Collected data
# # # # # # #
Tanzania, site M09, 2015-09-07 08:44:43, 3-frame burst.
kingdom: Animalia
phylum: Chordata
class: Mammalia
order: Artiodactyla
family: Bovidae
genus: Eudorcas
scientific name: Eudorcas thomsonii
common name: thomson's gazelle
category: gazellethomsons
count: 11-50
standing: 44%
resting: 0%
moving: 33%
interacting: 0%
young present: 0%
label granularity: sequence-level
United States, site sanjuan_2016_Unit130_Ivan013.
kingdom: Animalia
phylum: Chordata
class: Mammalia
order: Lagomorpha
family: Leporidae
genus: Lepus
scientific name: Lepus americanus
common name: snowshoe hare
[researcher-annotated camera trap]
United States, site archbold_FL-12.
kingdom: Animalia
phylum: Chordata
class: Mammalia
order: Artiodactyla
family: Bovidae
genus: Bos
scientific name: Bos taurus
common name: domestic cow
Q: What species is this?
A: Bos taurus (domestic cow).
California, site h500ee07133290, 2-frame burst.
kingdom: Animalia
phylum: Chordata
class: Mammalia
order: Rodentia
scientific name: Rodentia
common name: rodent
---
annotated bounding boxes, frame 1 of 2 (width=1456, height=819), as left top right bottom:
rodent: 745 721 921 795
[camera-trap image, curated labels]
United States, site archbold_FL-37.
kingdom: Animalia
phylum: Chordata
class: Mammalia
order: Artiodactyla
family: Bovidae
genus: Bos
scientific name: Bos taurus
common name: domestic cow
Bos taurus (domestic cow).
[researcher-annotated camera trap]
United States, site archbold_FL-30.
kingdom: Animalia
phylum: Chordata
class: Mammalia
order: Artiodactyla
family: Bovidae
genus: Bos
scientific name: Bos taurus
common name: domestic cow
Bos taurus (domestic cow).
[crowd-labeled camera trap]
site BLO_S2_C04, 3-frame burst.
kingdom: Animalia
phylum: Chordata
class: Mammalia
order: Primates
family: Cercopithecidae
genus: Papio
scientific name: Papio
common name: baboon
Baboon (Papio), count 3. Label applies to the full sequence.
# # # # # # #
All of the data is to be written out again, word for word.

Tanzania, site M09, 2015-09-07 08:44:43, 3-frame burst.
kingdom: Animalia
phylum: Chordata
class: Mammalia
order: Artiodactyla
family: Bovidae
genus: Eudorcas
scientific name: Eudorcas thomsonii
common name: thomson's gazelle
category: gazellethomsons
count: 11-50
standing: 44%
resting: 0%
moving: 33%
interacting: 0%
young present: 0%
label granularity: sequence-level
United States, site sanjuan_2016_Unit130_Ivan013.
kingdom: Animalia
phylum: Chordata
class: Mammalia
order: Lagomorpha
family: Leporidae
genus: Lepus
scientific name: Lepus americanus
common name: snowshoe hare
[researcher-annotated camera trap]
United States, site archbold_FL-12.
kingdom: Animalia
phylum: Chordata
class: Mammalia
order: Artiodactyla
family: Bovidae
genus: Bos
scientific name: Bos taurus
common name: domestic cow
Q: What species is this?
A: Bos taurus (domestic cow).
California, site h500ee07133290, 2-frame burst.
kingdom: Animalia
phylum: Chordata
class: Mammalia
order: Rodentia
scientific name: Rodentia
common name: rodent
---
annotated bounding boxes, frame 1 of 2 (width=1456, height=819), as left top right bottom:
rodent: 745 721 921 795
[camera-trap image, curated labels]
United States, site archbold_FL-37.
kingdom: Animalia
phylum: Chordata
class: Mammalia
order: Artiodactyla
family: Bovidae
genus: Bos
scientific name: Bos taurus
common name: domestic cow
Bos taurus (domestic cow).
[researcher-annotated camera trap]
United States, site archbold_FL-30.
kingdom: Animalia
phylum: Chordata
class: Mammalia
order: Artiodactyla
family: Bovidae
genus: Bos
scientific name: Bos taurus
common name: domestic cow
Bos taurus (domestic cow).
[crowd-labeled camera trap]
site BLO_S2_C04, 3-frame burst.
kingdom: Animalia
phylum: Chordata
class: Mammalia
order: Primates
family: Cercopithecidae
genus: Papio
scientific name: Papio
common name: baboon
Baboon (Papio), count 3. Label applies to the full sequence.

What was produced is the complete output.